## Start Record list

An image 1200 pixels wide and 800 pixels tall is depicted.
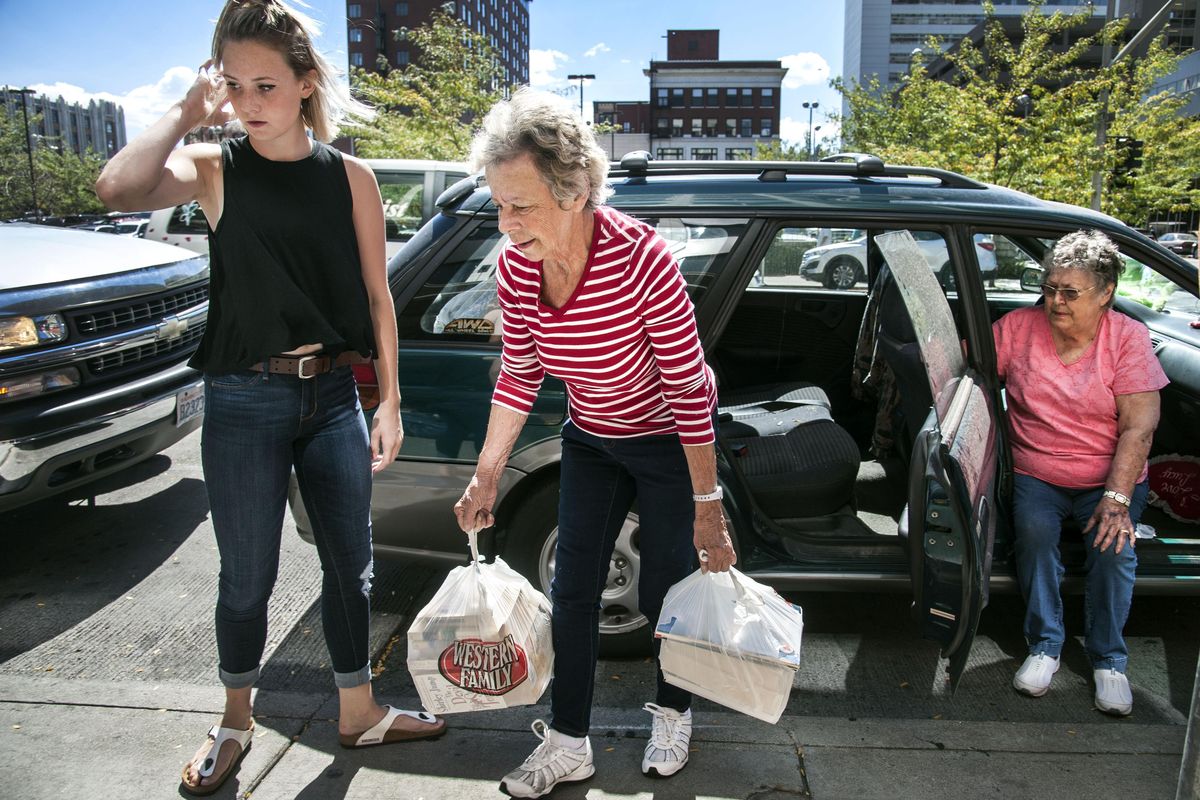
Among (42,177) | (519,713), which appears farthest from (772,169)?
(42,177)

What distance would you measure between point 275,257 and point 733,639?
4.78ft

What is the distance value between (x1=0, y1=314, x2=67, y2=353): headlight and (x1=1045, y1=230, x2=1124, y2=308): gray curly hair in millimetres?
3839

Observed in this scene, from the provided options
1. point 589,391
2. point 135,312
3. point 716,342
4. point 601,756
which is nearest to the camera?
point 589,391

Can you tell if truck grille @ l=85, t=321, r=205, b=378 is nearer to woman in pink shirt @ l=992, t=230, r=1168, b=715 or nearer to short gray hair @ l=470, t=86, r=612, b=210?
short gray hair @ l=470, t=86, r=612, b=210

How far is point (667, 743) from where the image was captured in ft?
8.25

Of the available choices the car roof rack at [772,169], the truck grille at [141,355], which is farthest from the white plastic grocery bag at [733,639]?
the truck grille at [141,355]

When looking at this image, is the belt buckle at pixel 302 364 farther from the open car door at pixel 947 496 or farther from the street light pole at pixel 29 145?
the street light pole at pixel 29 145

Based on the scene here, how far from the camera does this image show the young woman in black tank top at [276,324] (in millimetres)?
2121

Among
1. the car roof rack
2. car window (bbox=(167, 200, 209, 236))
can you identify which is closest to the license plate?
the car roof rack

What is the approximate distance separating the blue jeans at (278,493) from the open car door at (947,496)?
5.15ft

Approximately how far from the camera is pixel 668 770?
2482mm

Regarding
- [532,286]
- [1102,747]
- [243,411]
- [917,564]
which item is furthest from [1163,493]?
[243,411]

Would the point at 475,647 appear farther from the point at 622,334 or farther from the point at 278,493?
the point at 622,334

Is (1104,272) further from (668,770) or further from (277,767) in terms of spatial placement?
(277,767)
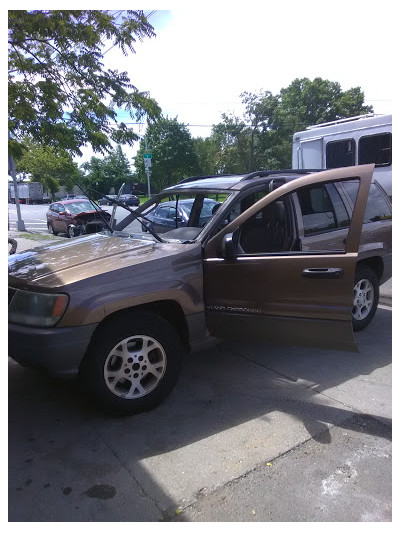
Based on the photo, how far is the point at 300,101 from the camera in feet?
138

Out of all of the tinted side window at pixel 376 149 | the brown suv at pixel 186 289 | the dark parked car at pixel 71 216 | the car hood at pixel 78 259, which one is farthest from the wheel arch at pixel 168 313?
the dark parked car at pixel 71 216

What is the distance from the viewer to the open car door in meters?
3.21

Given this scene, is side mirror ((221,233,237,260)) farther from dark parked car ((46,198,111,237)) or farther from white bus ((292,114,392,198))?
dark parked car ((46,198,111,237))

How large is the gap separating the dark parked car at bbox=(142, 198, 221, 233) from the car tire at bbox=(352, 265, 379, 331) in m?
1.98

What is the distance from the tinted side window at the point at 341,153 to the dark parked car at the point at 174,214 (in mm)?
6099

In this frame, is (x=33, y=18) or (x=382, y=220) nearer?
(x=33, y=18)

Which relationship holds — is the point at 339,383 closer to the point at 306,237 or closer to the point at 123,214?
the point at 306,237

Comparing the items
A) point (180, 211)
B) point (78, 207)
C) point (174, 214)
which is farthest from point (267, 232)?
point (78, 207)

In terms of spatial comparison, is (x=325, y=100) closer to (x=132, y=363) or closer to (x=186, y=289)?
(x=186, y=289)

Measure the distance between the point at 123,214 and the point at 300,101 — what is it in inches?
1672

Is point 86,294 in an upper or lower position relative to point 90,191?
lower

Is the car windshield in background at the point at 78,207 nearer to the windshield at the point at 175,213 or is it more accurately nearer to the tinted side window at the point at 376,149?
the tinted side window at the point at 376,149

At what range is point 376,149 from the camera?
8.68m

## End Record list

◆ To be done: Retype all of the entries above word for word, leaving out the pictures.

◆ Complete output:
An image 1200 pixels wide and 800 pixels tall is depicted.
Among (42,177) | (519,713), which appears farthest from (772,169)?
(42,177)

What distance would you measure between point 275,257 and point 733,639?
4.78ft

What is the distance value between (x1=0, y1=314, x2=67, y2=353): headlight and (x1=1045, y1=230, x2=1124, y2=308): gray curly hair in millimetres?
3839

Observed in this scene, from the provided options
1. point 589,391
2. point 135,312
3. point 716,342
4. point 601,756
which is nearest to the camera?
point 589,391

Can you tell if truck grille @ l=85, t=321, r=205, b=378 is nearer to woman in pink shirt @ l=992, t=230, r=1168, b=715 or nearer to short gray hair @ l=470, t=86, r=612, b=210?
short gray hair @ l=470, t=86, r=612, b=210

How far is point (667, 743) from where the image was captured in ft?
8.25

Of the available choices the car roof rack at [772,169], the truck grille at [141,355], which is farthest from the white plastic grocery bag at [733,639]?
the truck grille at [141,355]

When looking at this image, is the belt buckle at pixel 302 364 farther from the open car door at pixel 947 496 or farther from the street light pole at pixel 29 145?
the street light pole at pixel 29 145

Based on the scene here, how far from the camera does this image show the young woman in black tank top at [276,324] (in millimetres)?
2121

Among
1. the car roof rack
2. car window (bbox=(167, 200, 209, 236))
can you identify which is closest to the license plate?
the car roof rack

What is the approximate distance separating the blue jeans at (278,493) from the open car door at (947,496)?
5.15ft

Approximately how far from the camera is pixel 668 770?
2482mm

Regarding
- [532,286]
- [1102,747]
- [243,411]
- [917,564]
which item is furthest from [1163,493]?
[243,411]

Would the point at 475,647 appear farther from the point at 622,334 or farther from the point at 278,493?
the point at 622,334

Is (1104,272) further from (668,770) or further from (277,767) in terms of spatial placement?
(277,767)
Based on the photo, how far is the point at 300,101 from the camera in feet?
138

Out of all of the tinted side window at pixel 376 149 | the brown suv at pixel 186 289 | the dark parked car at pixel 71 216 | the car hood at pixel 78 259, which one is farthest from the wheel arch at pixel 168 313?
the dark parked car at pixel 71 216

What is the distance from the viewer to the open car door in meters?
3.21

Given this scene, is side mirror ((221,233,237,260)) farther from dark parked car ((46,198,111,237)) or farther from white bus ((292,114,392,198))?
dark parked car ((46,198,111,237))

How large is the gap separating the dark parked car at bbox=(142, 198, 221, 233) from the car tire at bbox=(352, 265, 379, 331) in m?
1.98

What is the distance from the tinted side window at the point at 341,153 to the dark parked car at the point at 174,214 (in mm)?
6099

In this frame, is (x=33, y=18) or (x=382, y=220) nearer?
(x=33, y=18)

Which relationship holds — is the point at 339,383 closer to the point at 306,237 or closer to the point at 123,214?
the point at 306,237

Comparing the items
A) point (180, 211)
B) point (78, 207)
C) point (174, 214)
which is farthest from point (267, 232)?
point (78, 207)

In terms of spatial comparison, is (x=325, y=100) closer to (x=132, y=363) or closer to (x=186, y=289)?
(x=186, y=289)

Measure the distance between the point at 123,214 and the point at 300,101 — what is it in inches?
1672

Is point 86,294 in an upper or lower position relative to point 90,191?
lower

Is the car windshield in background at the point at 78,207 nearer to the windshield at the point at 175,213 or is it more accurately nearer to the tinted side window at the point at 376,149?
the tinted side window at the point at 376,149

At what range is point 376,149 from the camera?
8.68m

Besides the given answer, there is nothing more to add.